I tre episodi si sono verificati nel giro di pochi giorni. L’Ausl, intanto, definisce “alquanto critica” la situazione delle detenute nell’Articolazione tutela salute mentale del carcere, mentre l’Ordine degli avvocati parla di “condizioni non degne di un Paese civile”.
Una settimana fa si è diffusa la notizia del decesso di una detenuta nel carcere bolognese della Dozza, una 55enne originaria della Repubblica slovacca, morta dopo aver inalato gas dalla bomboletta del fornelletto che nelle celle viene usato per cucinare: un suicidio, visto che insieme al corpo è stato trovato anche un messaggio di addio. Si è saputo poi che solo pochi giorni dopo un’altra detenuta ha cercato di togliersi la vita, in questo caso impiccandosi, ma secondo le informazioni circolate il suo gesto è stato sventato dall’intervento di un agente della Penitenziaria. Ma non è tutto, perchè Zic.it ha infatti appreso che nei giorni immediatamente precedenti al primo suicidio si è verificata la morte di un’altra detenuta, trovata esanime nel suo letto al mattino: in un primo momento si è ipotizzato che a causare la morte fosse stata un’overdose di psicofarmaci, poi sembra essersi accredita la spiegazione del decesso per cause naturale. In ogni caso, su una settantina di donne ristrette alla Dozza, nel giro di pochi giorni due donne sono morte e un’altra ha cercato di uccidersi.
Allo stesso tempo, viene segnalato che la situazione “della popolazione detenuta femminile nell’Articolazione tutela salute mentale (Atsm) della Casa circondariale di Bologna denominata ‘Il Girasole’ è alquanto critica”. Le detenute “affette per lo più da patologia psichiatrica severa”, sono “recluse in un ambiente limitato e con minime interazioni sociali dove sono limitate profondamente le attività riabilitative implementabili dal personale sanitario in servizio” e “in tale contesto si sono visti aumentare gli episodi di tensione, irritabilità e impulsività”. Lo ha comunicato l’Unità operativa di Psichiatria forense del dipartimento di Salute mentale dell’Ausl, chiedendo allo stesso dipartimento di autorizzare tre progetti terapeutico-riabilitativi per le detenute. Si tratta della prosecuzione dei progetti autorizzati nel 2023 e “valutati positivamente in termini di risultati sul clima della Sezione e di raggiungimento degli obiettivi riabilitativi delle pazienti”. Di qui, viste anche le relazioni sulle precedenti esperienze e sui risultati positivi che hanno portato, l’ok ai tre progetti per il periodo marzo-dicembre di quest’anno: “Interventi di pet therapy”; “Laboratorio di pittura murale”; “Attività sperimentale di teatro”. E’ stato dunque dato di recente semaforo verde ai progetti che richiedono una spesa di 7.500 euro.

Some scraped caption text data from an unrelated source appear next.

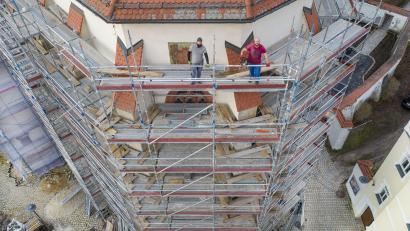 Bild: Thilo Hierstetter/exb
Eugen Schneidmüller (links) und Dominik Jung stehen auf einem Gerüst in 18 Metern Höhe an der Außenfassade des Altarraums der Pfarrkirche St. Marien und schauen in die Kamera einer Drohne. Arbeiten mit der Motorsäge in solcher Umgebung sind für sie Alltag. "Das macht uns nicht nervös", sagt Eugen.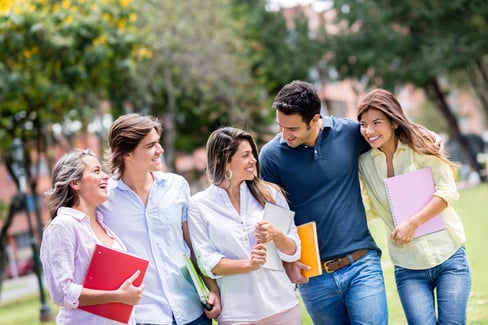 Happy group of students walking at the park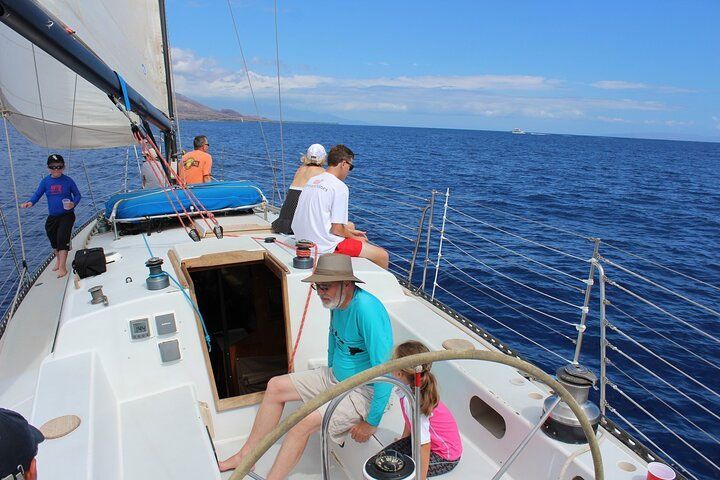 A group of people are on a sailboat in the ocean.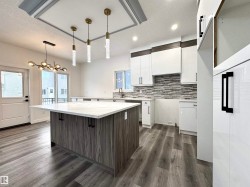 Kitchen featuring white cabinetry, a center island, pendant lighting, a textured ceiling, and a kitchen bar - 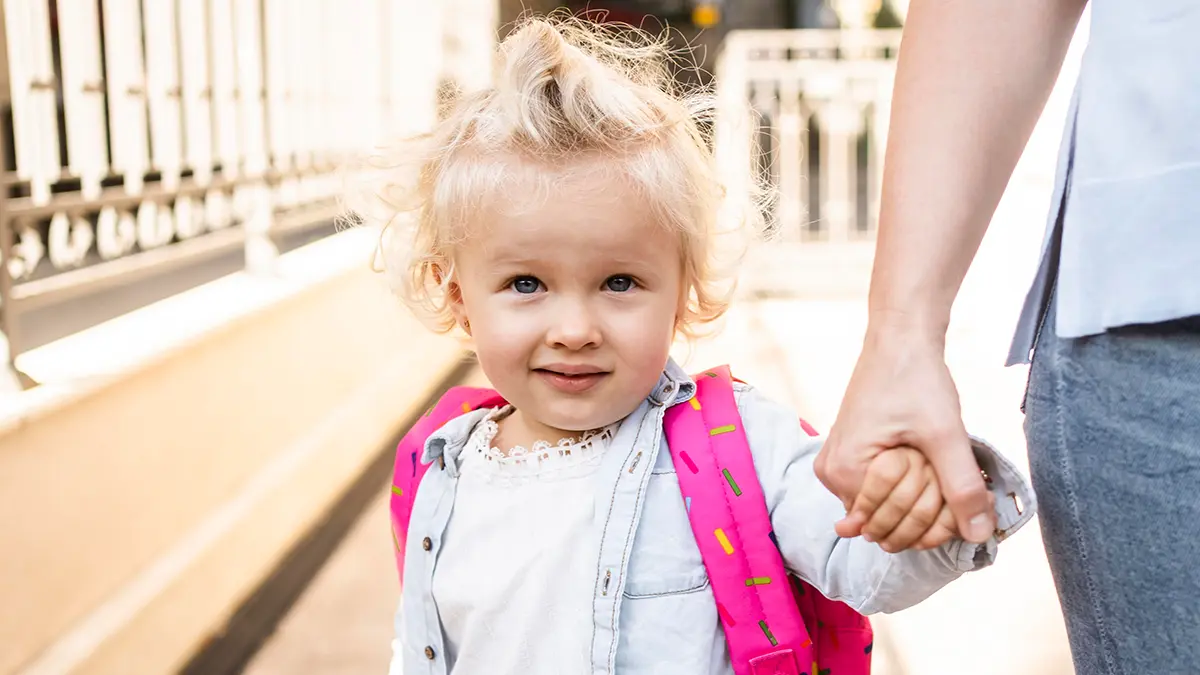 Toddler with labeled backpack during calm drop-off—STEAM childcare routines in Skyway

Sulla situazione attuale della Dozza, sempre negli ultimi giorni e in particolare dopo il suicidio della detenuta 55enne, si è espresso anche l’Ordine degli avvocati di Bologna chiamando in causa il sindaco Matteo Lepore, che “ha la responsabilità della salute di tutti i cittadini, perché sappia che a Bologna c’è un luogo dove le vite valgono molto meno di altri luoghi della stessa città e si spengono per mancanza di speranza”. L’Ordine ha evidenziato le “condizioni non degne di un Paese civile” in cui vivono “gli oltre 850 detenuti, su una capienza regolamentare di 500 posti”, sottolineando che data “l’incapacità dello Stato di assicurare luoghi e dotazioni adeguate al rispetto dei principi costituzionali e alla dignità dei detenuti e del personale penitenziario, bisogna tornare a pensare a provvedimenti urgenti ed eccezionali”, nello specifico “amnistia e indulto, che non possono più essere considerate parole ‘eretiche'”.